À contre-courant / Quelles priorités pour la France en Europe ?

Pascal Canfin  • 10 mai 2012 abonné·es

Dès les premiers jours de son mandat, François Hollande va devoir prendre des décisions cruciales pour l’avenir de la politique européenne de la France. Quelles priorités nouvelles la France pourrait-elle porter ?
Tout le monde s’accorde à le dire : il manque à l’Europe une stratégie d’investissements. Mais définir une telle stratégie n’est pas chose facile. Encore faut-il se mettre d’accord sur les finalités et les moyens. De plus en plus d’économistes s’accordent à dire que la seule voie pertinente pour sortir de la crise est de développer l’économie verte. L’Europe est le seul continent à importer aussi massivement son énergie. Les investissements destinés à économiser celle-ci sont donc bons pour l’emploi européen. Ils sont également utiles pour notre indépendance géopolitique vis-à-vis des pays producteurs de gaz et de pétrole.

Il s’agit donc d’un véritable intérêt général européen autour duquel pourraient s’accorder une majorité d’États, y compris l’Allemagne, qui s’est elle-même donné des objectifs de réduction de gaz à effet de serre bien plus ambitieux que la France pour 2020. Tout cela converge pour rendre possible un accord sur une stratégie d’investissements écologiques, au-delà des désaccords qui existent entre les États membres sur un sujet comme le nucléaire. Mais il manque aujourd’hui une coalition de pays pour porter cette stratégie. Le changement de majorité en France devrait permettre de modifier la donne.
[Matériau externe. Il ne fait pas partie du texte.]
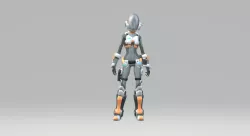 Astro female robot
Une stratégie d’investissements demande des moyens. Où les trouver ? Les solutions techniques sont connues, il faut maintenant une volonté politique.
Le premier outil sur lequel travaille la Commission concerne les « obligations de projet » ou « project bonds ». Il s’agit d’émettre des obligations européennes pour financer des projets labellisés d’intérêt général européen et cofinancés notamment par la Banque européenne d’investissement (BEI).
Deuxième outil, le budget européen. Jusqu’à présent, la France, comme les autres États, n’a pas œuvré – c’est le moins que l’on puisse dire – en faveur d’un vrai budget européen financé par des ressources propres, c’est-à-dire par un impôt européen.

Troisième outil, la coopération fiscale. L’Europe est aujourd’hui la zone au monde où la concurrence fiscale est la plus forte car nous avons à la fois un marché unique et 27 systèmes fiscaux concurrents. Une aubaine pour les multinationales. Et si les dossiers d’harmonisation fiscale avancent si lentement, ce n’est pas à cause des institutions européennes mais bien de la faute des États membres. S’ils renonçaient à la règle de l’unanimité, nous aurions aujourd’hui un impôt unique sur les multinationales, des règles communes contre les paradis fiscaux, une taxe sur les transactions financières, etc., car la Commission et le Parlement y sont favorables.

Faire sauter ce point de blocage devrait être une priorité absolue de la France. Elle pourrait trouver sur ce dossier un soutien en Allemagne, car une telle orientation permet de réaliser les plans de réduction des déficits souhaités notamment par le gouvernement allemand, sans tomber dans l’austérité.